**WHAT THE EXERCISE ASKS:** Once the line containing "order: Artiodactyla" is found, set down that line and each one after it exactly, through the end of the entries.

[Saved entries]
=== Begin Enclosure ===

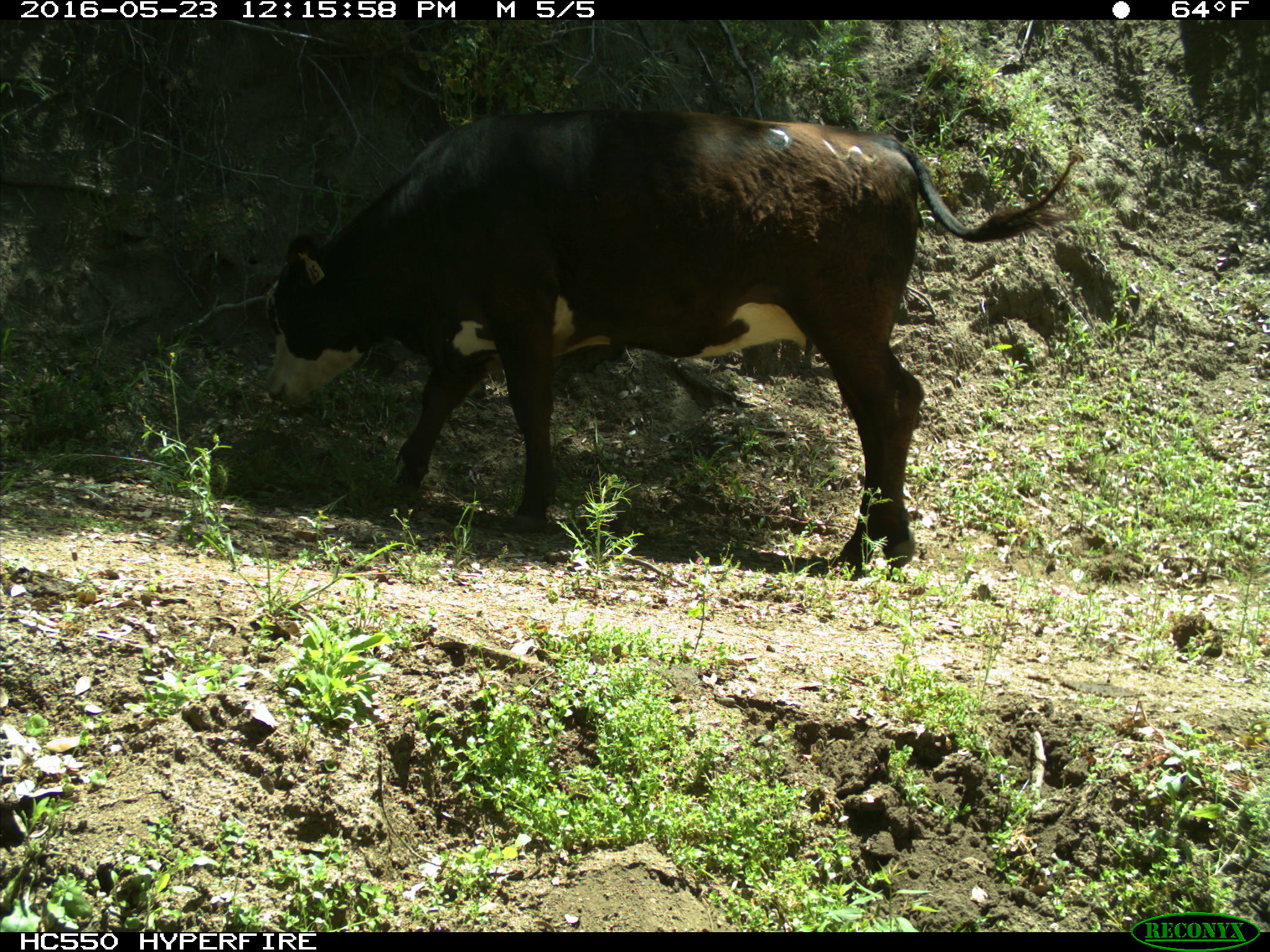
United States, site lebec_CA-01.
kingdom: Animalia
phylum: Chordata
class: Mammalia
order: Artiodactyla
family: Bovidae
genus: Bos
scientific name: Bos taurus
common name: domestic cow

=== End Enclosure ===

**RESPONSE AREA:**
order: Artiodactyla
family: Bovidae
genus: Bos
scientific name: Bos taurus
common name: domestic cow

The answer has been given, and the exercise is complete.